J&J Official Seven Minute Workout. This free app from Johnson & Johnson is actually really awesome. It has premade workouts you can choose form based on your fitness level, or tweak them to make it your own.
Also, we need to talk about interval timers. Most of the apps referenced are completely customizable.
For example, you can change the intense interval from 120 seconds to 90 seconds.
This is critical because it’s up to you to decide how long you can do intense vs. rest.
Generally, folks recommend one minute of intensity and then two for rest when doing HIIT.
However, this all depends on the individual, and exercises performed.
For example, burpees are tougher to do than jumping over a rope:
So feel free to make changes like 30 seconds of intensity and three minutes of rest. Make it your own.
Whatever way you chose to do HIIT, is fine, as long as you actually do it.
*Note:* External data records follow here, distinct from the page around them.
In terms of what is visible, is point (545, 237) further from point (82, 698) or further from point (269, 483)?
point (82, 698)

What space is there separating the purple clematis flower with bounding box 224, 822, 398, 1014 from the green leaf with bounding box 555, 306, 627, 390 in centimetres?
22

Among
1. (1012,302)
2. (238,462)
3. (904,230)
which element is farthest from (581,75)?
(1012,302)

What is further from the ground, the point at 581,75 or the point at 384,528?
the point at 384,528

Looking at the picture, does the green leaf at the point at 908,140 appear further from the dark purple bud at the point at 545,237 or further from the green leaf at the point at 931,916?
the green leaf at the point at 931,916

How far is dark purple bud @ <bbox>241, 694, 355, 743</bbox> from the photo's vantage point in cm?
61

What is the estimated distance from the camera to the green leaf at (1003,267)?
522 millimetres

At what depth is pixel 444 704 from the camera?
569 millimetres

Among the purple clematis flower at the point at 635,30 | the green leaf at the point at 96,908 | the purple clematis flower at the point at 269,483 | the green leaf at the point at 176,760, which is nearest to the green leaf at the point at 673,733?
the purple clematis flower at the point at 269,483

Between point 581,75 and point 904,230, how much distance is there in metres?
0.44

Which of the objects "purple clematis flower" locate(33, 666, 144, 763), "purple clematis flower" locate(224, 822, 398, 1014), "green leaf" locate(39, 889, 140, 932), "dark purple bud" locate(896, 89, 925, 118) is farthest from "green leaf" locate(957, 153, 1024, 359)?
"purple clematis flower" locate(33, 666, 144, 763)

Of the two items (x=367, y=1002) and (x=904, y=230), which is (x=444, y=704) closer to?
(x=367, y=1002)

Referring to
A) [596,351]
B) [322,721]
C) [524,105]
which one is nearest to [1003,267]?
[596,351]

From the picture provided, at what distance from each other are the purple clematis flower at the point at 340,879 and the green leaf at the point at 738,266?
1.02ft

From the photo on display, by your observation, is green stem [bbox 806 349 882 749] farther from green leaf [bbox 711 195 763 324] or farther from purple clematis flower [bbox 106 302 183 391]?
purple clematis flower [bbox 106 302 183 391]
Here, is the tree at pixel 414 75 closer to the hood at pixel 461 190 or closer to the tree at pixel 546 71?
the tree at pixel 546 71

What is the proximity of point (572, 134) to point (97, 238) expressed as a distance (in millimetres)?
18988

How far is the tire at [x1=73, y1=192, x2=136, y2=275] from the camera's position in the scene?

The benefits of HIIT kick in when going HARD for you.
In other words, you don’t have to be an Olympic athlete to get the benefits of HIIT.
A light jog totally works. Just don’t do it in a mascot costume.
As we discussed, if you’re consistent, you’ll improve.
So don’t stress about where you have to start.
For now, download an app and get going. Ours will help you train with HIIT too:
I hate multiple choice. Pick a HIIT workout for me!
Let’s power walk as our form of HIIT.
This is an example of a beginner HIIT workout we might prescribe for our Coaching Clients who are starting to train for their first 5K.
Let’s do seven intervals, two minutes each:
Warm-up. For three minutes, walk at an easy pace.
Intervals.For the first 60 seconds, power walk, like you’re trying to beat someone to the front of the line at Starbucks.
For the next 60 seconds, just walk.
Repeat six more times.
Cool down.You can do some more light walking, or a little bit of stretching here would be great.
Total time: 20 minutes.
I want to stress, that you can do just about any exercise in exchange for this routine. Just minus “power walk” and add “push-ups and bodyweight squats”
It’ll still be a great HIIT workout.
“But Steve, that’s still multiple choice!”
Right, right… sorry. Stick to power walking! Done!
How to Start Interval Training now
Do our power walking routine above. It’s a great place to start.